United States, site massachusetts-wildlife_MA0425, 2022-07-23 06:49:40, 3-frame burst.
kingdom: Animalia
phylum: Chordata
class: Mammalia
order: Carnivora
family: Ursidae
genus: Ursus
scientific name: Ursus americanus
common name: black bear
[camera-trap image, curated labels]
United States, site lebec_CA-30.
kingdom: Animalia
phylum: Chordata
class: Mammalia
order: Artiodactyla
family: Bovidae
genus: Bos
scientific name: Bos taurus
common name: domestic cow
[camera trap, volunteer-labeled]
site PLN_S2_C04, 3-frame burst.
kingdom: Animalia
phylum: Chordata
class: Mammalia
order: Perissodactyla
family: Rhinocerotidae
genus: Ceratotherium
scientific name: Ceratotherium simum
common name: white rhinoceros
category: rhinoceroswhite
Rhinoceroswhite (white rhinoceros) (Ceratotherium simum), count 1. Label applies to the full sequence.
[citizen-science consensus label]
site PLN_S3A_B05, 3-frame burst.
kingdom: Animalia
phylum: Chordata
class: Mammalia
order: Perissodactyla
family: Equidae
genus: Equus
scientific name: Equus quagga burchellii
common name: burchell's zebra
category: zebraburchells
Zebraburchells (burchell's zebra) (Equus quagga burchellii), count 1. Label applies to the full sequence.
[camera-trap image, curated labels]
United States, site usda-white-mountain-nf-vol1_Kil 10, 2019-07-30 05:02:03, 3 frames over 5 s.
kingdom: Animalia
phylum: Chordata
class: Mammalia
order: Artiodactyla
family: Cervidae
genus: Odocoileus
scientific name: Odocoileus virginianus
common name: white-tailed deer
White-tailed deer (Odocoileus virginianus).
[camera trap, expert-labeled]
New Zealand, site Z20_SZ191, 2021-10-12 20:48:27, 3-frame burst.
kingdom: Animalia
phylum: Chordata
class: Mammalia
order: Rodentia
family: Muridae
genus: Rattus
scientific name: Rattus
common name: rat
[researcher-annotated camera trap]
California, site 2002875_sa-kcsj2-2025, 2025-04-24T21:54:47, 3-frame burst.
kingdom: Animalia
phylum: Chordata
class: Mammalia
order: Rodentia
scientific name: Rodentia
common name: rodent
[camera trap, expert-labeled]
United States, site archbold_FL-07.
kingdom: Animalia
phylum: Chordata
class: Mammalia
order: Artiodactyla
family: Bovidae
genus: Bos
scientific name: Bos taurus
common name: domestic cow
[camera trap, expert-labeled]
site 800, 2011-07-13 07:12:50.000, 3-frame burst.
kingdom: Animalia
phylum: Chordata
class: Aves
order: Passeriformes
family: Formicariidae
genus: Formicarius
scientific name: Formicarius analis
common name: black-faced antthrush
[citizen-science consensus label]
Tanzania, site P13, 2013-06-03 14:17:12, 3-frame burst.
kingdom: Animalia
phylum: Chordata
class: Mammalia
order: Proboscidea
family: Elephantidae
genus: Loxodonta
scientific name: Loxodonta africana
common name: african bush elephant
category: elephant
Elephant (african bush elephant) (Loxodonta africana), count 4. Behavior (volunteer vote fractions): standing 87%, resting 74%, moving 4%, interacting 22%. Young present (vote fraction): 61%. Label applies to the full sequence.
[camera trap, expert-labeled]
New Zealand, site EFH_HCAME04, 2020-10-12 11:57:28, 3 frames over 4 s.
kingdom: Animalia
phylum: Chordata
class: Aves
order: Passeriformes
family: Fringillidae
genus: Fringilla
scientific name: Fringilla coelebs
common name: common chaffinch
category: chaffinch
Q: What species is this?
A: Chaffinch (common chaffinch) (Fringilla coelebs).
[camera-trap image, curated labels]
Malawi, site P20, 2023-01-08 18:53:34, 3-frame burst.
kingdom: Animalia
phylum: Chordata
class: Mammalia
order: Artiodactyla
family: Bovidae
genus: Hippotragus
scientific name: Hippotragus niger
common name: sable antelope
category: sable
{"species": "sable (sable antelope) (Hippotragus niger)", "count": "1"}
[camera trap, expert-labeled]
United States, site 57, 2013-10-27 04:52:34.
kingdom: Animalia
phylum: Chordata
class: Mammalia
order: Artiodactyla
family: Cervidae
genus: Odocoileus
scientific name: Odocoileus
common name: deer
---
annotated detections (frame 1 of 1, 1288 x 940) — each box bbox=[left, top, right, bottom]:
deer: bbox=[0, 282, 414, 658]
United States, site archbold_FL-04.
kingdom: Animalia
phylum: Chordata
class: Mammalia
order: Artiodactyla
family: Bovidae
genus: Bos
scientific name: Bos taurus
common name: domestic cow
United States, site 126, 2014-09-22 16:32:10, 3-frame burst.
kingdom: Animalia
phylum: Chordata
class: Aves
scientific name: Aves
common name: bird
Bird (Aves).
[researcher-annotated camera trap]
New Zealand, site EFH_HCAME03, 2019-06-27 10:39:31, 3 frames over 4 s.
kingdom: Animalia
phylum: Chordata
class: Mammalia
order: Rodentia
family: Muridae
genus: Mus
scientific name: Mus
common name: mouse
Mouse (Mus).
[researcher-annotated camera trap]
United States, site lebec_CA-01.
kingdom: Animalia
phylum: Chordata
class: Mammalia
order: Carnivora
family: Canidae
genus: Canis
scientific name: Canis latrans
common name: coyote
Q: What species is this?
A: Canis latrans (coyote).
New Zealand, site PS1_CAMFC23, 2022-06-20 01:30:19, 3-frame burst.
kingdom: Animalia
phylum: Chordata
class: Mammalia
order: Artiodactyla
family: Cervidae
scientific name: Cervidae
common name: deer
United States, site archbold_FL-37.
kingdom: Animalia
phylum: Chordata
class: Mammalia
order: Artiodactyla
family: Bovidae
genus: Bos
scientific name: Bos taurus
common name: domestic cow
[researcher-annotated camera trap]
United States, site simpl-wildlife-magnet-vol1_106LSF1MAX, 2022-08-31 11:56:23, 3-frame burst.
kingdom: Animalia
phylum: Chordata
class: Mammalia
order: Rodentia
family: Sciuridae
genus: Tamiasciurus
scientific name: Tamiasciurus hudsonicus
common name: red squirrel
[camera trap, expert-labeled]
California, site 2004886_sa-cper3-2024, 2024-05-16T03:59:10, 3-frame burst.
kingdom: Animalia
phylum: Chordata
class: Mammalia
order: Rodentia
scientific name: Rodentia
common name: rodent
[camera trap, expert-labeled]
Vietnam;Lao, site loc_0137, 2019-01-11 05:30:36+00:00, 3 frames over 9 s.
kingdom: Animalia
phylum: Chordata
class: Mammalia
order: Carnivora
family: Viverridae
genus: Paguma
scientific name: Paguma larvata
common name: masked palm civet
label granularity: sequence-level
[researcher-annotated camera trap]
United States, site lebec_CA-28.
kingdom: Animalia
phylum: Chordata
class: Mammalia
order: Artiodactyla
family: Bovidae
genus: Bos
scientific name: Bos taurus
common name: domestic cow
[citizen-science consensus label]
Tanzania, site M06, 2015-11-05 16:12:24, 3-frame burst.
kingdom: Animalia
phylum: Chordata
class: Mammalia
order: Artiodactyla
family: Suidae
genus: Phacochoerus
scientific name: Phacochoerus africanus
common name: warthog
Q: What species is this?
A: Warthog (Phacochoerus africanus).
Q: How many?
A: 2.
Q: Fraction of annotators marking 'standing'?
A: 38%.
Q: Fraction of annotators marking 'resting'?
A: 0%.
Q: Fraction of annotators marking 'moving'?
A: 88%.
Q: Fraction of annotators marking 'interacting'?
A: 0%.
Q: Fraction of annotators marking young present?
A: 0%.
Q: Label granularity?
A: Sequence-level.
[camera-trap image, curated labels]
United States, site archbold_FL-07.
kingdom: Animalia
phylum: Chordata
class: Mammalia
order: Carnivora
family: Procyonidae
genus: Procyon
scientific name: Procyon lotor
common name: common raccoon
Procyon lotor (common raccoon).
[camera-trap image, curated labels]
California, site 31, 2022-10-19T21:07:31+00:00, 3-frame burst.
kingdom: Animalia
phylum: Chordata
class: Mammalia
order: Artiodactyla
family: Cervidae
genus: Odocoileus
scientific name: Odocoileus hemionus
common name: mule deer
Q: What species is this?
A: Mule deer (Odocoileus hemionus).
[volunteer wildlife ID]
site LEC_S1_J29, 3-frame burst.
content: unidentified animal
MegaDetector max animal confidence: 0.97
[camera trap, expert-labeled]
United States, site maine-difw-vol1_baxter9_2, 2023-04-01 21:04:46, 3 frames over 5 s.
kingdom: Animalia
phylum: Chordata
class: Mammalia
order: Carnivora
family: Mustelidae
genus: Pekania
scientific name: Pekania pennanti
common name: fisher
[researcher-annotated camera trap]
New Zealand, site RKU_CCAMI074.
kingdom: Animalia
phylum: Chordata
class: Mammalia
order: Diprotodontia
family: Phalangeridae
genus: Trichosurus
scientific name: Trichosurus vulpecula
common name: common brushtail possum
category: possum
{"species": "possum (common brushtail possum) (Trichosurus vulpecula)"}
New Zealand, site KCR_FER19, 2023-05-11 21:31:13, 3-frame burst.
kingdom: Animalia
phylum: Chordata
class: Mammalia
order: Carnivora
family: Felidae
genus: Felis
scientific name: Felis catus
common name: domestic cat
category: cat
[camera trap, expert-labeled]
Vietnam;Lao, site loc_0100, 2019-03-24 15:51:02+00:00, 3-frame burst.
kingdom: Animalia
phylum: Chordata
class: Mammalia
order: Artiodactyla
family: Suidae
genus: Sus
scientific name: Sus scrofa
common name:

□ □ □

## TASK OBJECTIVE:
Copy verbatim, from the listing above, each line from the one containing "site 800, 2011-07-13" down to the one containing "common name: african bush elephant", inclusive.

## OUTPUT FOR THIS TASK:
site 800, 2011-07-13 07:12:50.000, 3-frame burst.
kingdom: Animalia
phylum: Chordata
class: Aves
order: Passeriformes
family: Formicariidae
genus: Formicarius
scientific name: Formicarius analis
common name: black-faced antthrush
[citizen-science consensus label]
Tanzania, site P13, 2013-06-03 14:17:12, 3-frame burst.
kingdom: Animalia
phylum: Chordata
class: Mammalia
order: Proboscidea
family: Elephantidae
genus: Loxodonta
scientific name: Loxodonta africana
common name: african bush elephant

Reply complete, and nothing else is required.